Wrasse

The Victorian Wrasse (Ocean) Fishery was established in the 1990s when a domestic market based on live trade to restaurants and seafood outlets was created.

The commercial fishery extends along the entire length of the Victorian coastline and out to 20 nautical miles offshore, except for marine reserves. Most wrasse is harvested by hook and line although commercial rock lobster fishers who also hold a commercial wrasse licences can keep those fish that they catch in their rock lobster pots.

Bluethroat Wrasse (Notolabrus tetricus) and Purple Wrasse (also called Saddled Wrasse; N. fucicola), comprise approximately 90 per cent of the commercial Victorian wrasse harvest. Small catches of Rosy Wrasse (Pseudolabrus psittaculus), Senator Wrasse (Pictilabrus laticlavius) and Southern Maori Wrasse (Ophthalmolepis lineolatus) are also caught.

After a rapid rise in catch levels in the 1990s to a peak of just under 90 tonnes in 1998/99, catches stabilised to between 40 and 50 tonnes during the period of 2000 to 2004. With the decrease in effort as a result of fewer licences, catches declined to below 30 tonnes. With the introduction of licence transferability in 2017, there has been an increase in total catch in 2017/18 as new licence owners became active in the fishery.

Victorian wrasse catch by fiscal year

The commercial wrasse fishery is managed primarily by:

  • Limited entry: There are currently 22 Wrasse (Ocean) Fishery Access Licences (OWFAL) issued under the Fisheries Act 1995;
  • Legal minimum size: Bluethroat Wrasse must be at least 28 centimetres total length; all other species must be at least 27 centimetres; and
  • Gear restrictions: fishers can use no more than six fishing lines and these must not have more than 3 hooks or one jig attached; longlines are not permitted.

The Wrasse (Ocean) Fishery Access Licence is a transferable licence class (i.e. licences can be sold, bequeathed or operated by a person other than the licence holder). Licence holders wishing to permanently transfer their licence to another party must fill out 'Form 19 Transfer Fishery Licence' and submit it with the applicable fee to The Victorian Fisheries Authority.

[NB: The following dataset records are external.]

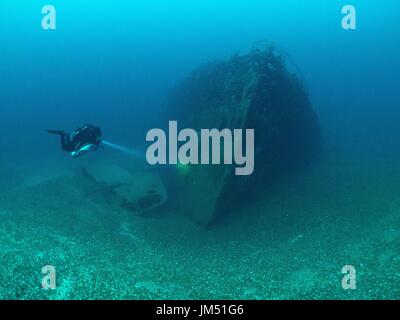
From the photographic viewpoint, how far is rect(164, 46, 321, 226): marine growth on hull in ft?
38.9

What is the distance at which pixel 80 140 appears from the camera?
1007 centimetres

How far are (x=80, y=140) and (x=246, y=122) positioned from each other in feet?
17.0

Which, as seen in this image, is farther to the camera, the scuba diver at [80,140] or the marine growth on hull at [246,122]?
the marine growth on hull at [246,122]

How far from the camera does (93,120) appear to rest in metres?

Form 19 - Application for transfer of a Fishery Licence (WORD - 485.5 KB)

Harvest strategy

Harvest strategies provide formal and structured frameworks that guide fishery management decision-making processes and assist in achieving fisheries management objectives. They bring together all of the key elements and management functions used to make decisions about the level of fishing activity that should be applied to a fish stock or a management unit to maximise the likelihood of achieving ecological, economic and social sustainability.

A Harvest Strategy has been developed for the Victorian Wrasse (Ocean) Fishery to coincide with the transition to a transferable licence class in 2017. The Harvest Strategy specifies performance indicators and control rules to ensure the sustainability of the fishery during a time at which there is an expected increase in fishing pressure as new entrants actively participate in the fishery.

Harvest Strategy (WORD - 1.1 MB)

Harvest strategy performance update

The 2017/18 harvest strategy review showed that the primary catch per unit effort (CPUE) performance indicator was above the trigger reference point for all assessment zones suggesting that the current harvest from the available biomass is sustainable.

Total catches by Ocean Wrasse licences increased by 80% from 2016/17 to 2017/18 as new licence owners became active in the fishery following the introduction of license transferability.

The percentage of wrasse catch by pots has not exceeded 10%, consistent with the objective for this fishery to continue as a largely hook and line method fishery.